The microarray procedure for both the discovery and validation datasets followed similar protocols, utilizing BA10 brain tissue samples to investigate gene expression profiles. Total RNA was extracted from 0.1 g of frozen BA10 tissues using Trizol reagent (Invitrogen, Groningen, The Netherlands) for the discovery dataset and similarly, using a Polytron-type homogenizer (Yellow Line DI 25 Basic) and Trizol reagent (Invitrogen, Paisley, UK) for the validation dataset. The RNA was further purified using RNeasy columns (Qiagen, Hilden, Germany; Qiagen, Valencia, CA), including an on-column DNase-1 treatment to eliminate any contaminating DNA. For the discovery dataset, the purity of the extracted RNA was assessed using optical density (OD) measurements, while its integrity was confirmed through denaturing agarose gel electrophoresis. In the validation dataset, RNA quality was primarily evaluated using the RNA Integrity Number (RIN), determined by an Agilent 2100 Bioanalyzer (South Plainfield, NJ, USA). Samples were classified into three quality groups-pass (RIN > 7.0), borderline (RIN 6.0-7.0) and fail (RIN < 6.0)-with only "pass" and "borderline" samples being included in the subsequent analyses. In both datasets, microarray analysis was conducted using Affymetrix platforms. For the discovery dataset, 8 to 10 micrograms of total RNA were used to synthesize complementary DNA (cDNA), which was then used to generate biotinylated complementary RNA (cRNA). This cRNA was fragmented and initially applied to the Test 2 Chip (Affymetrix) to evaluate sample quality. Subsequently, it was applied to the HU95A chip (Affymetrix), which contains probes for approximately 12,000 genes. In the validation dataset, 10 µg of total RNA from each batch was processed to produce biotin-labelled cRNA, which was hybridized to HG-U133_Plus_2.0 GeneChips® following the manufacturer's protocol. For both datasets, the hybridization signals were scanned using Affymetrix GeneChip Scanners (HP GeneArray scanner for discovery; GeneChip Scanner 3000 for validation). The scanned data were then processed and analyzed using GeneSuite software (Affymetrix). The consistency in protocols across both datasets ensured that any differences in gene expression could be attributed to biological rather than technical variability, thereby strengthening the validity of the findings.

Data analysis:

The Data analysis was done using GEO2R, an interactive web tool provided by the GEO database for differential expression analysis. GEO2R utilizes several R packages from the Bioconductor project to facilitate the analysis of high-throughput genomic data. The discovery dataset was initially processed by Experimenter 1. Gene expression profiles were compared between schizophrenia patients and age-matched healthy controls using an unpaired t-test. The analysis of the validation dataset was performed in a blinded approach by Experimenter 2. U133_Plus2 Affymetrix chips were used for mRNA expression analysis and the "affy" package in the R statistical software was employed for data analysis. The analysis comprised three main steps: (i) background correction, (ii) normalization using Robust Multi-array Average (RMA), pairwise comparison and Benjamini-Hochberg False Discovery Rate (FDR) correction and (iii) expression calculation. Following the computation of mRNA expression intensity, a two-tailed t-test with a significance level of p ≥ 0.01 was applied to filter out significantly expressed genes.
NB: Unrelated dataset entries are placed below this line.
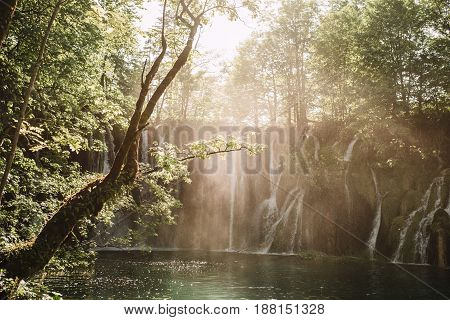 Beautiful Plitvice Lakes National Park in Croatia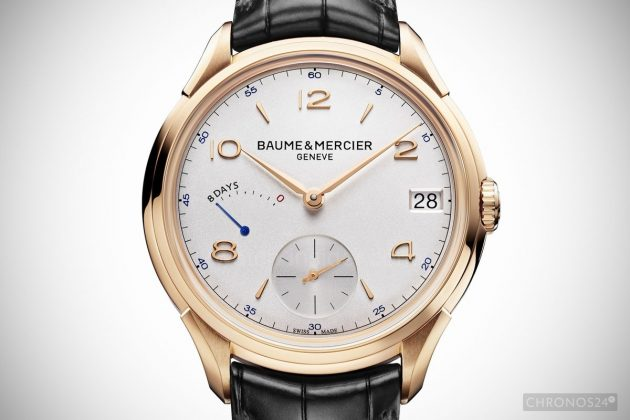 Baume & Mercier Clifton 8-Day Power Reserve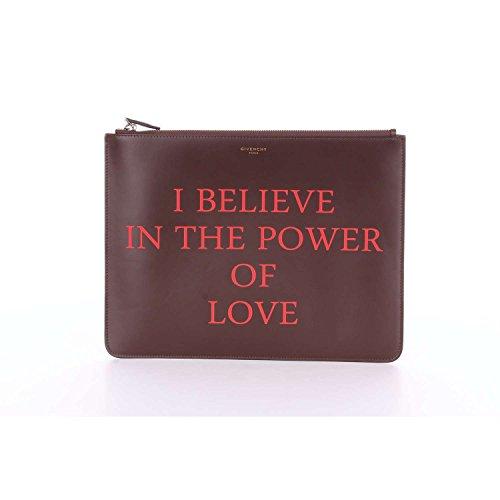 Handtaschen Givenchy Damen - Leder (BK06072531243) (Leder Braun Givenchy)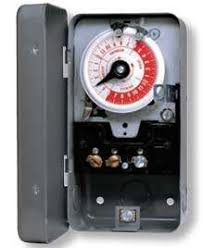 solved can you show me paragon timer 4003 0 the wiring fixya paragon 4000 series is a mechanical dial timer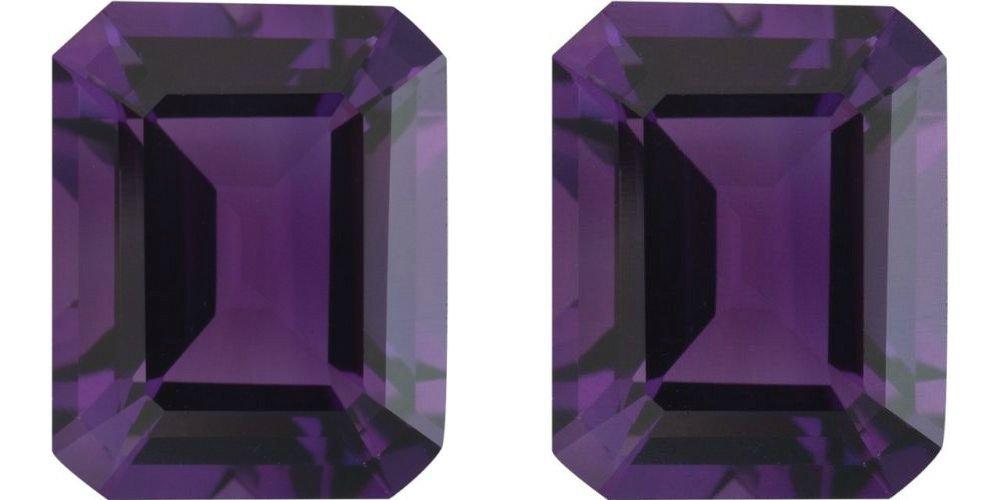 Natural Purple Amethyst Pair 10.25 Carats - VVS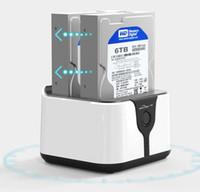 ssd kartları toptan satış-SATA USB 3.0 hdd yerleştirme istasyonu 2.5 / 3.5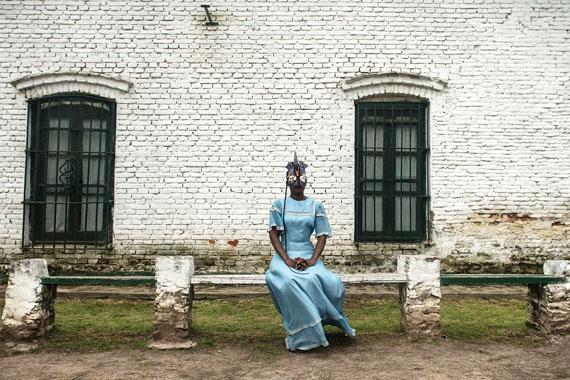 "Adama Delphine Fawundu, ""Black Like Blue in Argentina,"" 2018, Archival pigment print on canvas."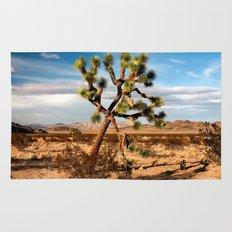 Desert Beauty Rug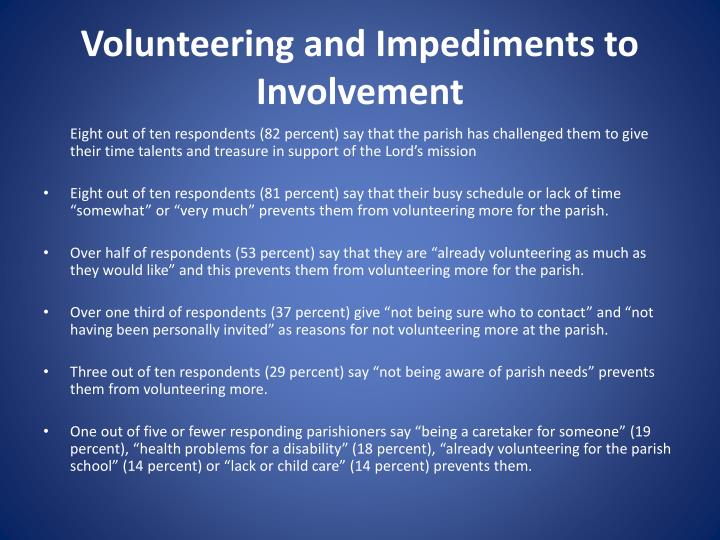 Volunteering and Impediments to Involvement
Protein interactome network analysis and functional categorization:

To analyze the derived gene set, the construction of the protein interactome network was carried out using the STRING v12.0 database (https://string-db.org/) [14]. This tool enabled the visualization and exploration of protein-protein interactions within the gene set. A full STRING network analysis was performed, where the edges represented both functional and physical protein associations. The line colours indicated different types of interaction evidence and a high confidence interaction score of 0.9 was set to ensure reliable associations. The network was configured with a maximum of 10 interactors in the first shell and 5 interactors in the second shell to focus on the most relevant connections. After constructing the network, k-means clustering was applied to group proteins into defined clusters based on their centroids, facilitating the identification of key interaction hubs within the network. Following the network analysis, the significantly altered genes were categorized based on their molecular functions and biological pathways. For this, the PANTHER 19.0 (Protein Analysis through Evolutionary Relationships) Classification System (http://www.pantherdb.org/) was used [15, 16]. These bioinformatics tools helped classify the genes and provided insights into their roles in various molecular functions and pathways, thereby deepening the understanding of their biological significance.

Results:

Identification of consistently dys-regulated genes in schizophrenia across discovery and validation datasets:

In the discovery dataset (GSE12654), 83 out of 12,625 genes were found to be significantly upregulated or downregulated. Among these, 45 genes exhibited more than a 1-log fold change in upregulation, while 38 genes showed more than a 1-log fold change in downregulation (Figure 1). In the validation dataset (GSE17612), 495 out of 54,675 genes were significantly upregulated or downregulated. Specifically, 124 genes displayed more than a 1-log fold change in upregulation and 371 genes exhibited more than a 1-log fold change in downregulation (Figure 1). When comparing the discovery and validation datasets, three genes-S100A9, S100A8 and BCL2A1-were consistently found to be significantly upregulated in schizophrenia patients across both datasets. Additionally, one gene, CBLB, was significantly downregulated in schizophrenia patients and was common to both the discovery and validation datasets. This consistency across both datasets highlights the potential importance of these genes in the pathophysiology of schizophrenia.

Figure 1.

Figure 1

The volcano plot was created using LogFC (fold-change) values and p-values. The blue and red bordered boxes indicate a fold-change of more than 1.0 in both upregulation and downregulation directions, while the horizontal green line represents p-value of 0.05, indicating statistical significance.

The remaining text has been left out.